Tuesday, October 11, 2022

Carnival of Souls: Spooky. Clean. Fun.

Carnival of Souls -- take a look


Tonight's Spooky Movie Tuesday pic is "Carnival of Souls" (Harcourt Productions, 1962). The film starts with reckless youths initiating a high speed drag race on Kansas country backroads.
Darn kids and their road racin'!

Things take a tragic turn when one of the cars is crowded off an old bridge and plunges into the river below. Rescue workers desperately rally to save the occupants of the automobile, but the murky river makes finding the car nearly impossible.
Always remember to tip your driver.

Miraculously, Mary Henry (Candace Hilligoss) washes up alive on a sandbar where she's saved by the community, but her friends aren't so lucky.
An unlucky survivor.

A week later Mary decides to leave her hometown and put the tragedy behind her, taking a job as a church organist in Utah. On her long car ride to her new home, she passes an old amusement park on the shore of the Great Salt Lake that catches her attention.
To be fair, this place is kind of creepy anyway.

Soon after she begins to see a ghoulish face out of the corner of her eye, following her everywhere. As she settles into her boarding house and new job she gets the sense that the sinister character is stalking her, but her landlady, Mrs. Thomas (Frances Feist), fellow housemate and full-time scumbag John Linden (Sidney Berger), and new associate Dr. Samuels (Stan Levitt) never see the menace that's terrifying her. As the days wear on, she begins to see more otherworldly horrors following her. Is it survivor's guilt, an undiagnosed psychosis, or something more?
Who is the sinister figure watching Mary? Probably "Meta" (he does kind of look like Mark Zuckerberg).

This guy is so slimy, you might mistake him for "The Blob"

Dr. Samuels seems to want to help Mary, but can he?

Less than perfect

Let's get the detritus out of the way right now. This is a quintessential low-budget "B" movie from the 60s. The film doesn't have a lot of technical gravitas in its favor: The film grade is sub-par, still grainy black-and-white in an age when color film was becoming common. The audio quality is even worse, in that the actors have to shout in most scenes in order for their lines to be heard above the always present hum of the recording equipment. This is even more apparent in scenes that are entirely scripted in post with ADR, as the sync is off and the disconnect is obvious. Believe it or not, I feel that these "faults" actually help the film.

Perfect for less

The technical limitations and thin budget (supposedly this entire film was shot for around $30,000 -- about $294,000 in today's dollars) forced the crew to be creative in other ways. The actors aren't exactly giving it their all (but they're quite good for amateurs). Candace Hilligoss's performance is a standout (although that's expected seeing that she is the only full-time professional actress in the cast), switching between aloof, regretful, and disconnected with little more than her overly expressive eyes.

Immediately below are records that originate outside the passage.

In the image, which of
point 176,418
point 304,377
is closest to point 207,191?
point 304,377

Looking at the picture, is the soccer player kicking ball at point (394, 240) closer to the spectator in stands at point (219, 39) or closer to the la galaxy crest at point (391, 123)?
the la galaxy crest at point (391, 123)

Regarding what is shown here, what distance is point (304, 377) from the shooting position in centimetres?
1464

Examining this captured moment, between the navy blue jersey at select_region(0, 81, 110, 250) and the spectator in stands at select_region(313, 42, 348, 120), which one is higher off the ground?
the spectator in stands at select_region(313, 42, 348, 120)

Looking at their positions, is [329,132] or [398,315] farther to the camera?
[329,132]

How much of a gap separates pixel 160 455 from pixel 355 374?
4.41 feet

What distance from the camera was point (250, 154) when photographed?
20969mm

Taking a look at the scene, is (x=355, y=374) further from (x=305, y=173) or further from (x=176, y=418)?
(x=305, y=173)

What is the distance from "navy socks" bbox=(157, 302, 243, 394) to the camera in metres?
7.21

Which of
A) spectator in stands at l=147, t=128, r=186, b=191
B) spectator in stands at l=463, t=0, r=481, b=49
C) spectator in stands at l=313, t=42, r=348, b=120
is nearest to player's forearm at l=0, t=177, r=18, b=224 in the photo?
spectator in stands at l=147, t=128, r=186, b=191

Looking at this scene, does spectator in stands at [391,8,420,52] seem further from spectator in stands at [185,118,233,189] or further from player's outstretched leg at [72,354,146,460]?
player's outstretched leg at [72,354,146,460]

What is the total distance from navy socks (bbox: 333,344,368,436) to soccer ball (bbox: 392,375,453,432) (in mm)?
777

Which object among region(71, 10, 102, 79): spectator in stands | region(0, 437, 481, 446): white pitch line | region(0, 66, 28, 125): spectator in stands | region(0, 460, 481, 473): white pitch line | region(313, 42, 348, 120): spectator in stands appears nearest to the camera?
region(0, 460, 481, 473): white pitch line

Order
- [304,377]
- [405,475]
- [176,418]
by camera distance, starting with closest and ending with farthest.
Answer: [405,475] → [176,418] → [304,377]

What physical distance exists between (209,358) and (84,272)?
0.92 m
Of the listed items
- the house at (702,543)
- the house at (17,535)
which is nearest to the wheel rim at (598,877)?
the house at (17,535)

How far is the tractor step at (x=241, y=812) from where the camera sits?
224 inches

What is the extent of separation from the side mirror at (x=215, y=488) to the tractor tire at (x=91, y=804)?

"She's Got Candace Hilligoss Eyes" never made the top 10 on Billboard.

Even though the equipment that the film was shot on was sub-par, the cinematography is INCREDIBLE. The camera always seems to choose creative shots that highlight Mary's isolation, pulling beautiful separation between light and shadow.
You'll spend much of the movie waiting for something to happen, and that's a good thing.

An almost exclusively pipe organ soundtrack builds along with Mary's fear, but is completely silent at other times and makes scenes even edgier with its absence.
More than just a soundtrack: Pipe organs factor into the story.

This is helped even more by the locations. The movie's centerpiece is the Saltair amusement park during an off-season, taking a location typically full of people and making it eerily empty.
The park is extra creepy. Scoot!

The "ghouls," while incredibly cheap monsters to create (simple black costumes, white and black fright makeup, and really nothing else) are nonetheless among the creepiest creeps ever put to celluloid.
Simple, yet effective.

The simple story still manages to end on a twist that modern audiences may see coming, but is still effective imagery that will stick with them even today. The film somehow still manages to be terrifying without even a drop of blood put to screen.
But when it happens, it happens fast.

If you can't tell, I love this film; it's easily one of my top five horror films, and has stuck with me for years. I still get chills watching it.

Although there's no strong language, no blood, and no real on-screen death, I wouldn't recommend watching this with young children; the movie isn't really action-packed for the most part, and the ghouls are still likely to give them nightmares.

Seriously, you all knew someone like this in high school, I guarantee it.

I cannot stress enough how unsettling they can be.

Where can I find it?

While I watched it on DVD, "Carnival of Souls" is a public domain film and is available at many different sources -- for free! You can watch a restored version at archive.org, here.